So erhöhte sich der Umsatz mit dem verbliebenen Geschäft gegenüber dem Vorjahr um gut 15 Prozent auf 979,3 Millionen Euro, wie Montana Aerospace am Donnerstag mitteilte. Das bereinigte Betriebsgewinn vor Abschreibungen und Amortisationen (EBITDA) stieg dabei um rund 25 Prozent auf etwa 161 Millionen Euro. Die genauen Gewinnzahlen werden am 2. April 2026 veröffentlicht.

Die Segmente E-Mobility und Energy, die im November 2024 bzw. September 2025 veräussert wurden, sind in dieser Betrachtung nicht mehr enthalten.

Erholung der Lieferketten

Das Geschäftsjahr sei getragen von einer breiteren Erholung der Lieferkette der zivilen Luftfahrt und einer steigenden Nachfrage seitens der OEM-Kunden, heisst es in der Mitteilung. Die positive Umsatzentwicklung sei durch organisches Wachstum an allen Standorten zustande gekommen. Die Produktionsvolumina hätten sich sowohl auf bestehenden als auch auf neuen Plattformen ausgeweitet.

Die erhöhte Profitabilität werde primär durch Skaleneffekte auf einer fixen Kostenbasis getrieben, was die Margenausweitung bei steigenden Produktionsraten weiter unterstütze.

Dank des Rückgangs der Nettoverschuldung sei zudem die finanzielle Flexibilität erhöht worden. Montana Aerospace sieht sich deshalb «in einer starken Position, um die robuste Pipeline kommerzieller Chancen im Luftfahrtmarkt zu nutzen», heisst es in der Mitteilung.

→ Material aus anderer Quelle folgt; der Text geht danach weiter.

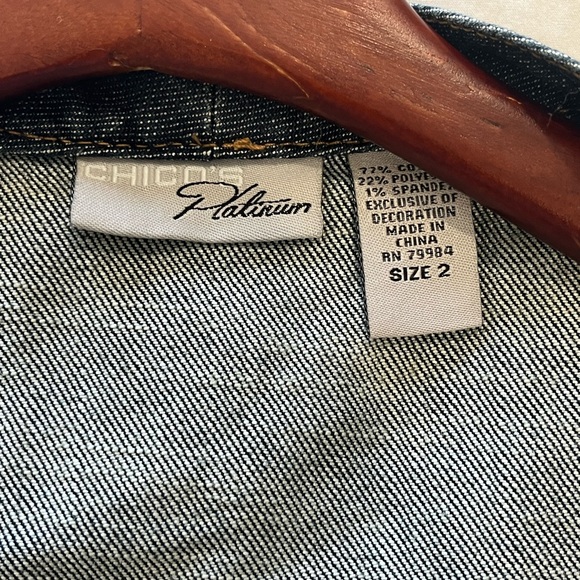 Chico's Platinum Denim Vest sz 2 boho western rodeo casual beaded gypsy Cowgirl - Picture 6 of 8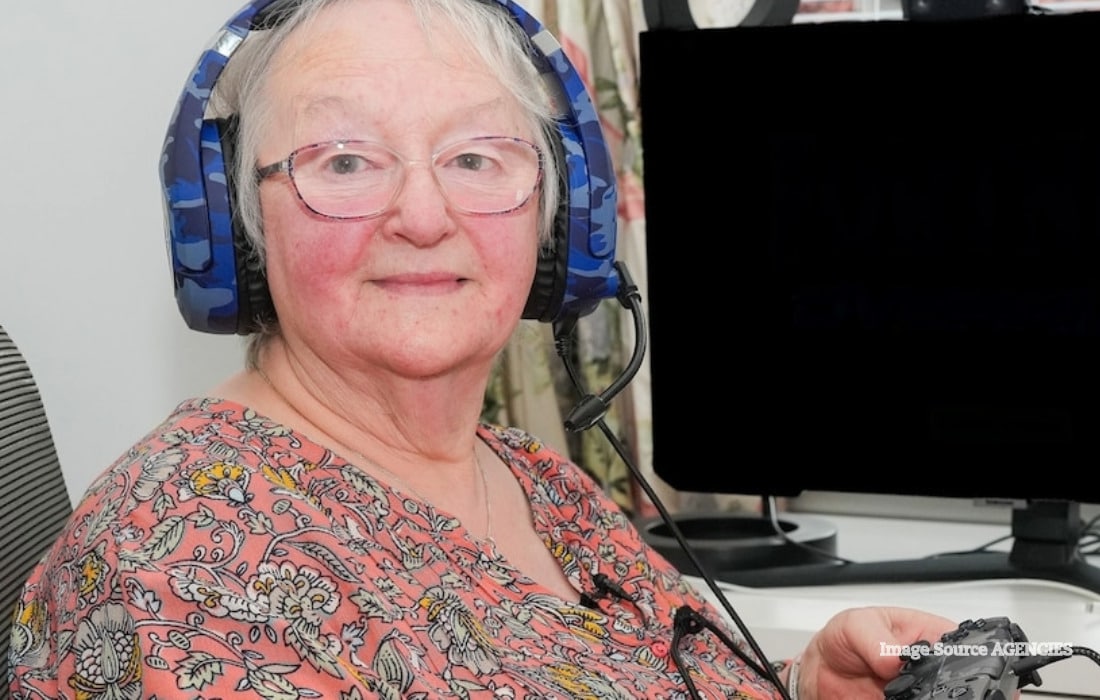 Scottish Fortnite streamer Cath Bowie celebrates her Guinness World Records achievement at age 78.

Die bisherigen Prognosen für das Geschäftsjahr 2026 vom vergangenen November werden bestätigt. Demnach wird im neuen Jahr ein Umsatz von über einer Milliarde Euro sowie ein bereinigter operativer Gewinn (EBITDA) von über 185 Millionen erwartet. Ausserdem geht das Unternehmen von einem positiven Reinergebnis, Free Cashflow sowie einer Netto-Cash-Position aus.